Word for word, retype the lines from the one containing "a pink car parked" to the one containing "Ouvriers érigeant des" below, keeping both end lines and dropping the pictures.

━━━━━ MATERIAL SHOWN ━━━━━

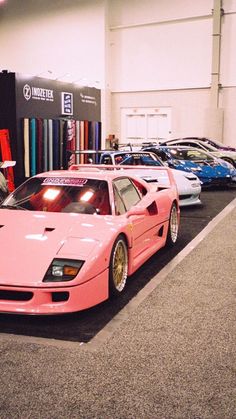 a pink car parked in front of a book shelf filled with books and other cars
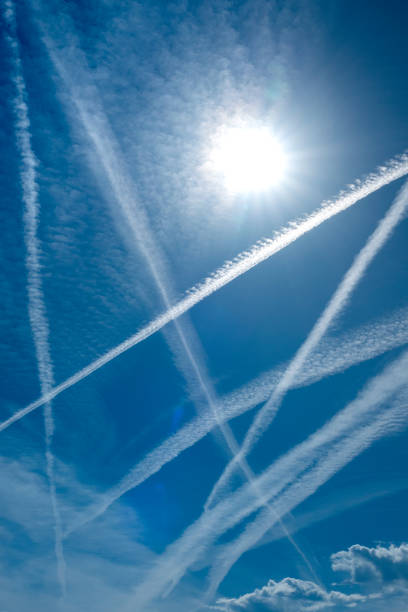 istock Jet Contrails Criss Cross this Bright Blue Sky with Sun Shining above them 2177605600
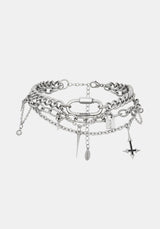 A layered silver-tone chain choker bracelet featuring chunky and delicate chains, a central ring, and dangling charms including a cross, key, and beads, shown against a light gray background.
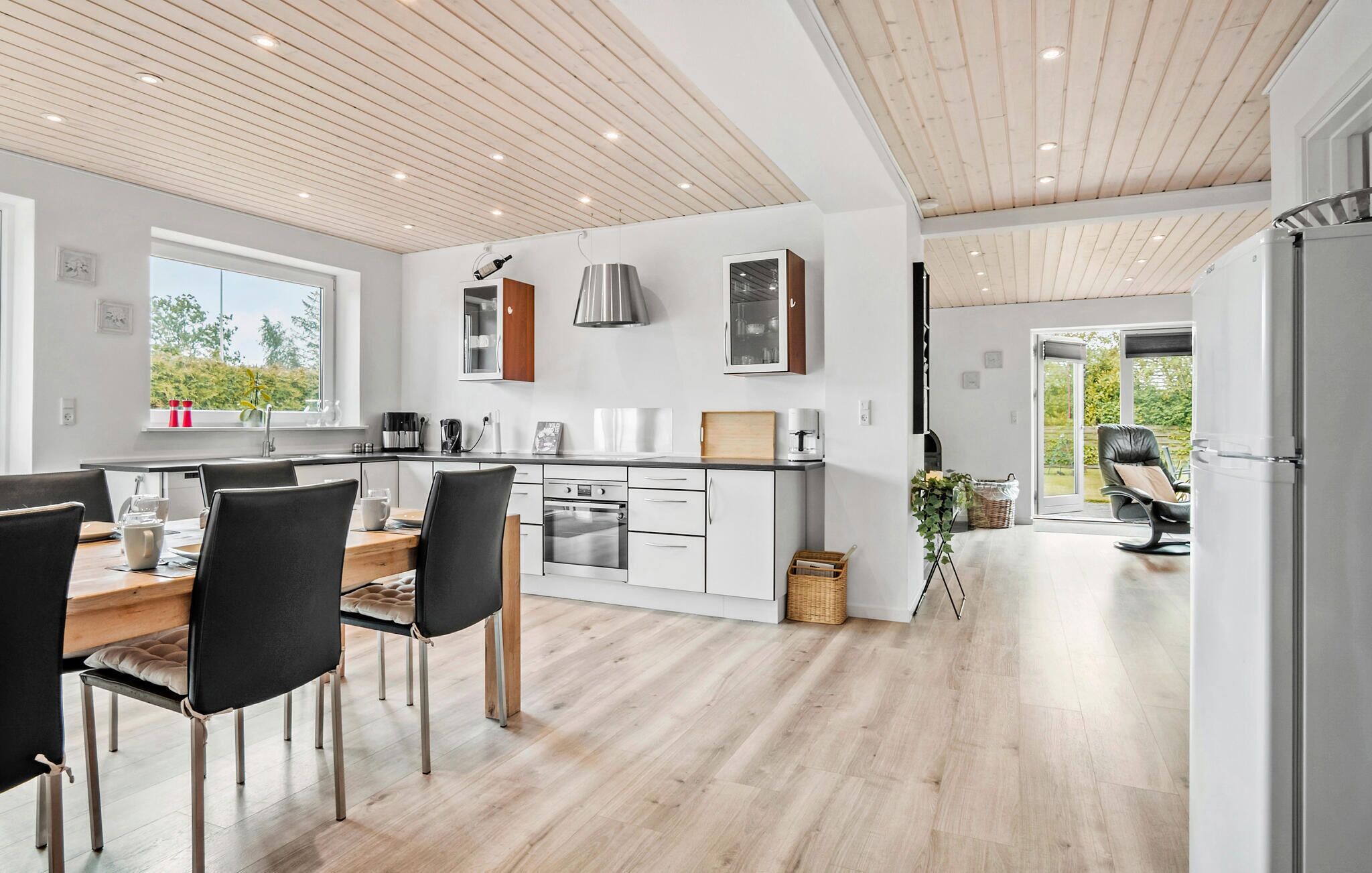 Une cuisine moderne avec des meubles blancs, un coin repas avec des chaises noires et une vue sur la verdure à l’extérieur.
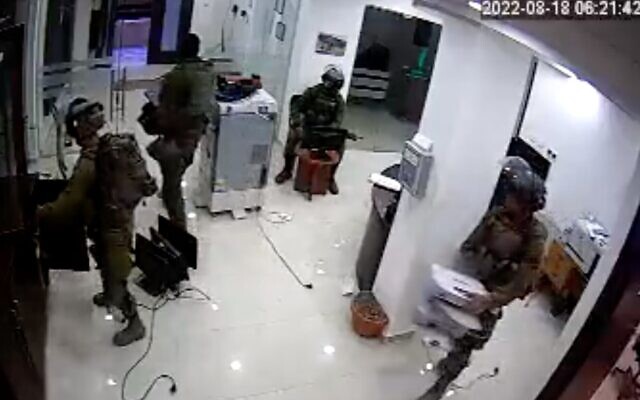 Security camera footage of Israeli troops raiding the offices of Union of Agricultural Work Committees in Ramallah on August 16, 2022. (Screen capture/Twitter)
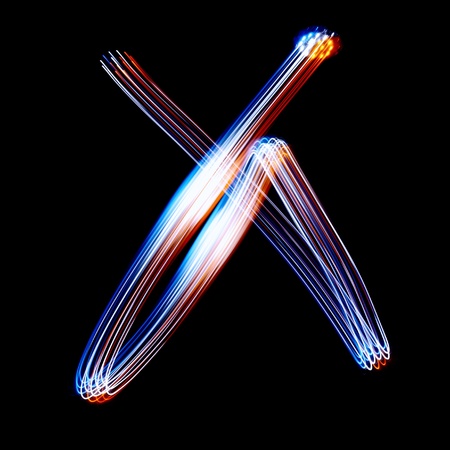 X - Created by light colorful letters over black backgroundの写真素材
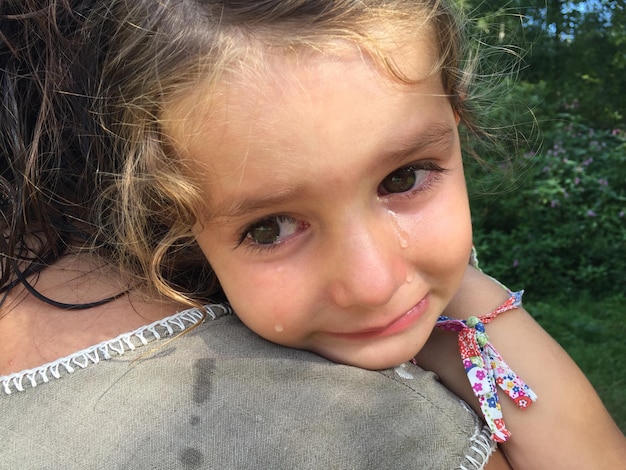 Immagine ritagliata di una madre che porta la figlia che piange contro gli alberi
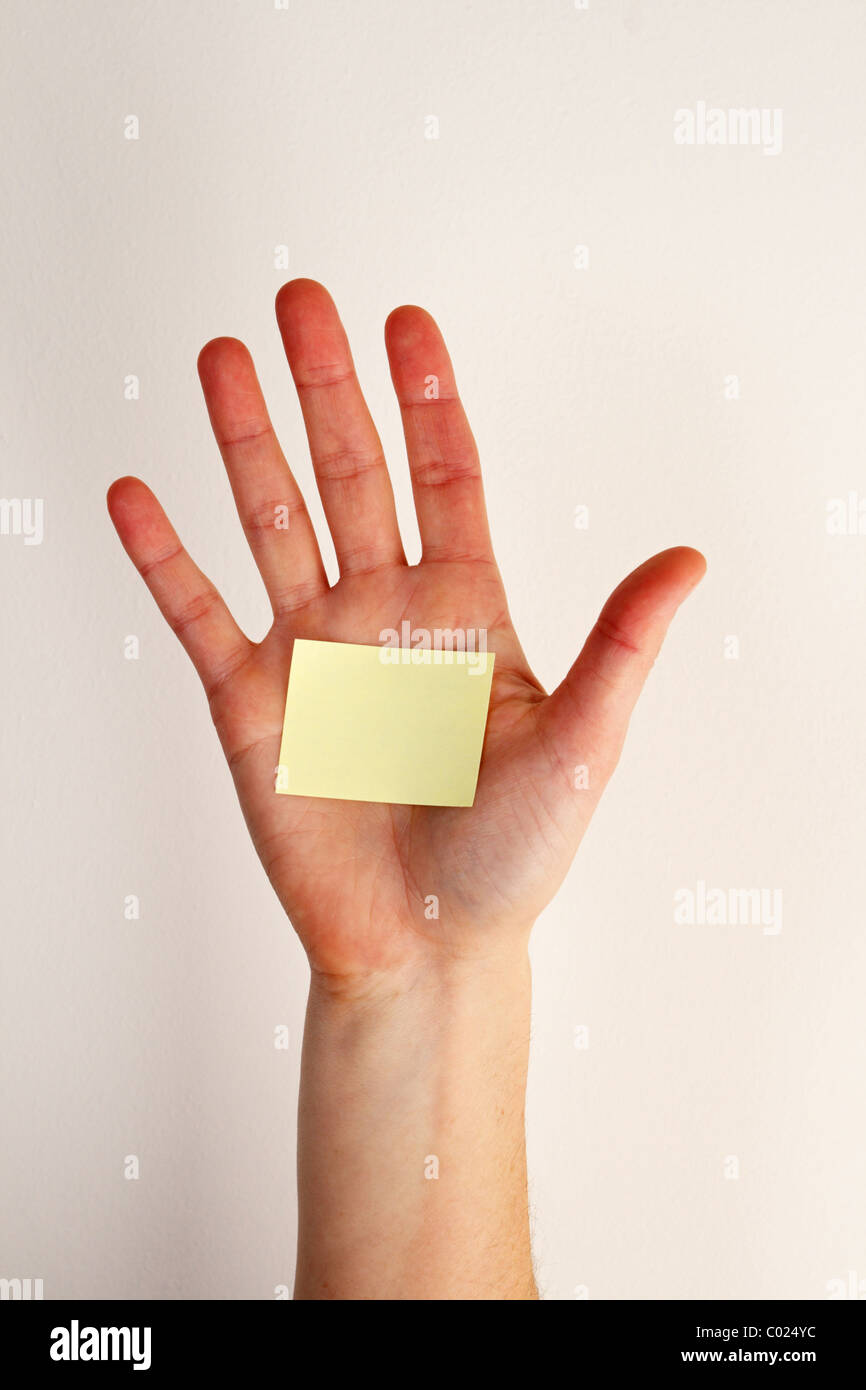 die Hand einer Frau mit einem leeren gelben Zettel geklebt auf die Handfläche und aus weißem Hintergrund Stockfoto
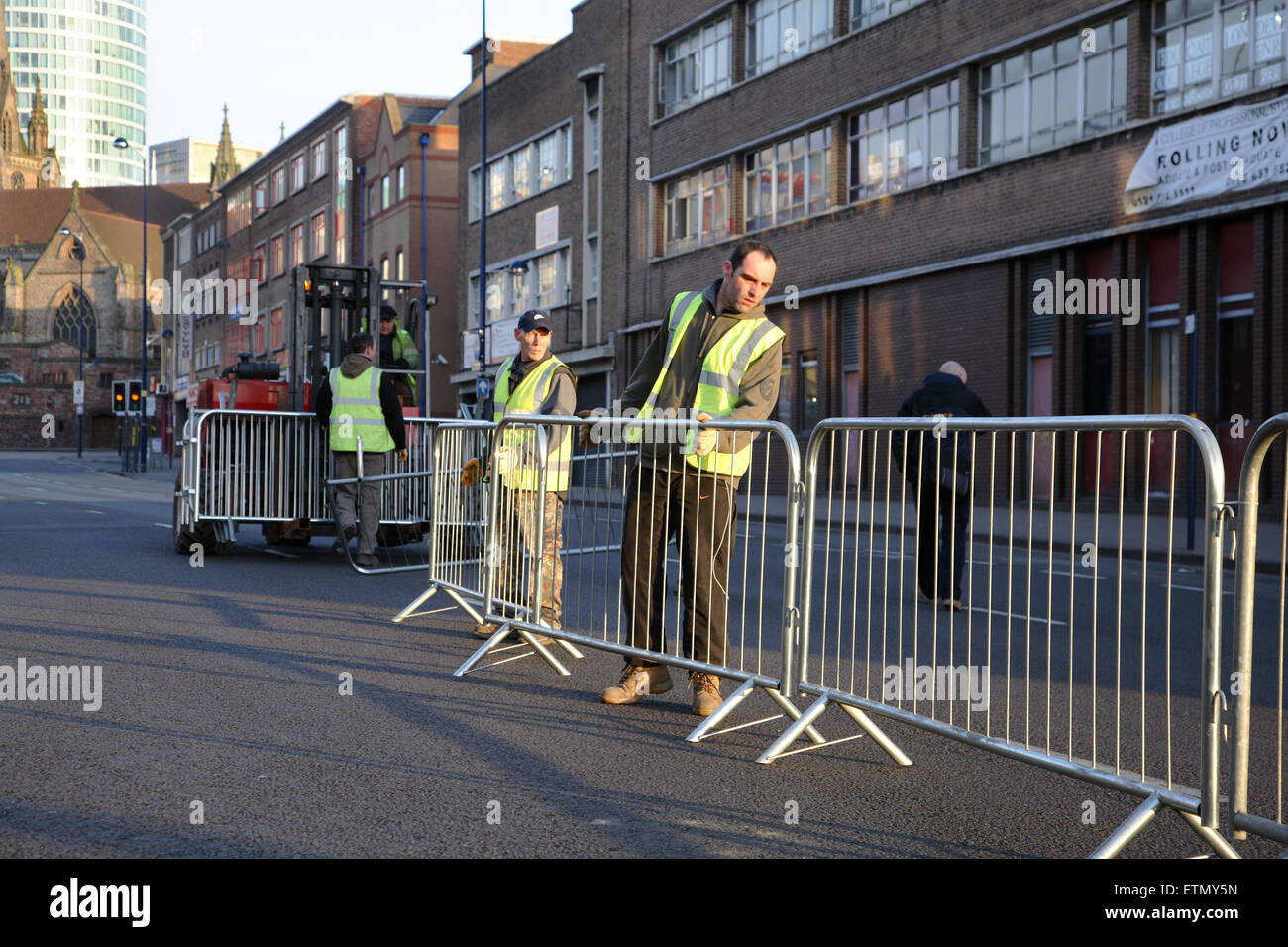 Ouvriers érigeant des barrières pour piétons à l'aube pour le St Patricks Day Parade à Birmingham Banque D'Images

━━━━━
━━━━━ MATERIAL SHOWN ━━━━━

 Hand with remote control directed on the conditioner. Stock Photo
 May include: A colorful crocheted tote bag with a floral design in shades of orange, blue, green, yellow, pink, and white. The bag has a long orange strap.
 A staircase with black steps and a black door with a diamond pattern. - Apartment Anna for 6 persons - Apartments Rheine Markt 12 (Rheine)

━━━━━

■ ANSWER FOR THE TASK
 a pink car parked in front of a book shelf filled with books and other cars
 istock Jet Contrails Criss Cross this Bright Blue Sky with Sun Shining above them 2177605600
 A layered silver-tone chain choker bracelet featuring chunky and delicate chains, a central ring, and dangling charms including a cross, key, and beads, shown against a light gray background.
 Une cuisine moderne avec des meubles blancs, un coin repas avec des chaises noires et une vue sur la verdure à l’extérieur.
 Security camera footage of Israeli troops raiding the offices of Union of Agricultural Work Committees in Ramallah on August 16, 2022. (Screen capture/Twitter)
 X - Created by light colorful letters over black backgroundの写真素材
 Immagine ritagliata di una madre che porta la figlia che piange contro gli alberi
 die Hand einer Frau mit einem leeren gelben Zettel geklebt auf die Handfläche und aus weißem Hintergrund Stockfoto
 Ouvriers érigeant des barrières pour piétons à l'aube pour le St Patricks Day Parade à Birmingham Banque D'Images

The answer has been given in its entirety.